Targeting specific mutations during meningioma therapy is feasible and useful, according to a new study. The trial looked at using abemaciclib in patients whose tumors have NF2 or CDK mutations. The study was from The Alliance for Clinical Trials in Oncology and the paper appeared in Nature Medicine.
The Alliance A071401 trial followed patients with grade 2 or 3 meningiomas with those specific mutations. All patients evaluated had previously received surgery, radiation therapy, or both. Patients received an average number of nine cycles of abemaciclib, an oral CDK inhibitor that is currently approved for certain breast cancers.
“The broader goal is to move the field toward precision-based systemic therapies for meningioma, similar to what has happened in other solid tumors,” senior author Priscilla Brastianos, MD, told Inside Precision Medicine. She is a neuro-oncologist with the Mass General Brigham Cancer Institute and co-chair of the Alliance Neuro-Oncology Committee.
The Alliance comprises more than 25,000 cancer specialists at 115 main institutions and 1,400 affiliates across the U.S. and Canada.
Meningiomas are the most common primary brain tumors. Several systemic therapies have been evaluated in patients with recurrent and progressive meningiomas, with limited success. Research on these tumors has been hampered, the study authors say, by the lack of knowledge of the molecular drivers of meningioma. But, over the last decade, “seminal papers” have characterized the genetic landscape of meningioma and opened up new avenues for the diagnosis, classification, and treatment of meningiomas.

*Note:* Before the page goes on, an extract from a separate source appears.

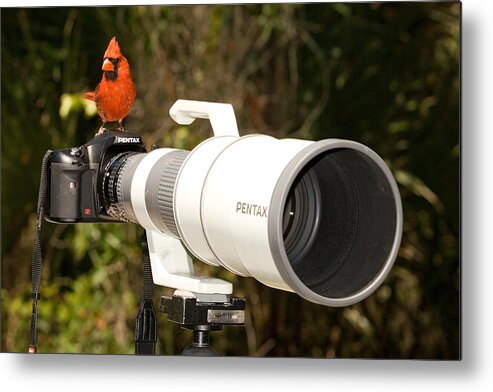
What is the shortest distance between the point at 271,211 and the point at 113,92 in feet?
3.26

In this study, of the first 24 patients treated with abemaciclib, 58% had high-grade tumors that didn’t progress within the six months after they started therapy. There was no control arm since there are no standard treatment options available for patients with high-grade tumors after surgery and radiation. However, the group’s results compare favorably to previous studies that found that, on average, 0%-29% of patients with grade 2 or 3 meningiomas had cancer that wasn’t progressing within six months from the time they started their experimental treatment.

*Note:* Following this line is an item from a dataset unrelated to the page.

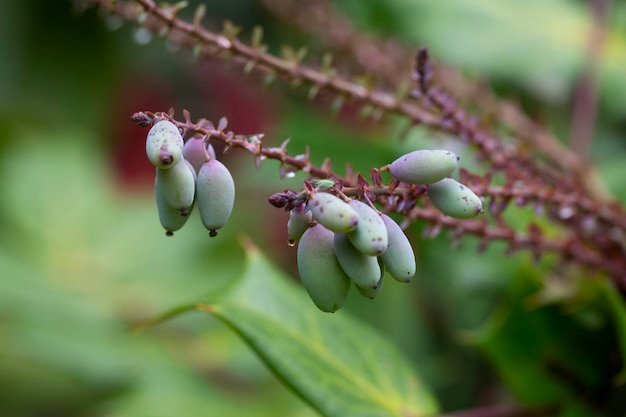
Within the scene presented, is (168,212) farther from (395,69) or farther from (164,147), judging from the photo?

The median progression-free survival was 10 months, and the median overall survival was 29 months. Side effects were similar to what patients taking CDK inhibitors for other cancers experience. Common side effects included diarrhea, fatigue, headache, and nausea/vomiting. About a quarter of patients had a severe side effect (grade 3 or grade 4) that was possibly or likely related to treatment.
“We chose to study abemaciclib because alterations in the CDK4/6 cell-cycle pathway and loss of NF2 are common drivers of aggressive and recurrent meningiomas,” said Brastianos.

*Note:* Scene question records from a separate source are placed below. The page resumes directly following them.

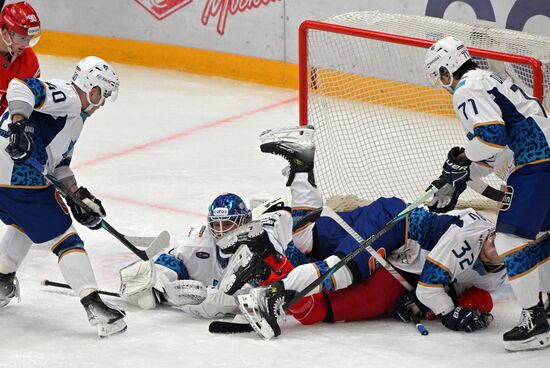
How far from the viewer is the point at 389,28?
244 inches

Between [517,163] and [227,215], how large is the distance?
3.73 ft

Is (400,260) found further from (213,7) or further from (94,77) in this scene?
(213,7)

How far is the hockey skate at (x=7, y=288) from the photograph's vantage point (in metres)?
4.89

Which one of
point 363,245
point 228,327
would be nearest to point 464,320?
point 363,245

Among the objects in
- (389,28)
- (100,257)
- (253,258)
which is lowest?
(100,257)

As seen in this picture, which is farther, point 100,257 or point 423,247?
point 100,257

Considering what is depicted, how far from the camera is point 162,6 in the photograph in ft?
30.1

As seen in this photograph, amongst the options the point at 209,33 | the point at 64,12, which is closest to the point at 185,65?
the point at 209,33

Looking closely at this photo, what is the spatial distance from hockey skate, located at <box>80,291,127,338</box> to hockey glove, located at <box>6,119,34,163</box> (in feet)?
1.97

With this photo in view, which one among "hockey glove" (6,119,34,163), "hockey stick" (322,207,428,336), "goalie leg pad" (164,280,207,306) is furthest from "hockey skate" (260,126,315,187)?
"hockey glove" (6,119,34,163)

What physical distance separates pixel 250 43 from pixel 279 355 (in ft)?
15.5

“Preclinical models show that NF2 and CDKN2A/CDKN2B loss leads to unchecked cell-cycle progression, and that CDK4/6 inhibition can slow tumor growth. Abemaciclib is an oral and well tolerated CDK4/6 inhibitor with continuous dosing, making it a strong candidate to test in this setting where systemic options are otherwise very limited.”
She pointed out that since patients with progressive grade 2 or 3 meningiomas who have exhausted surgery and radiation have very limited systemic treatment options, seeing durable disease stabilization and improved progression-free survival with a well-tolerated oral therapy is clinically meaningful. These results, she said, provide a strong biological and clinical rationale to further investigate CDK4/6 inhibition in molecularly selected meningioma populations.
She added that, “Next steps include refining predictive biomarkers, exploring other drug therapies, and designing follow-up studies to better define which patients benefit most.”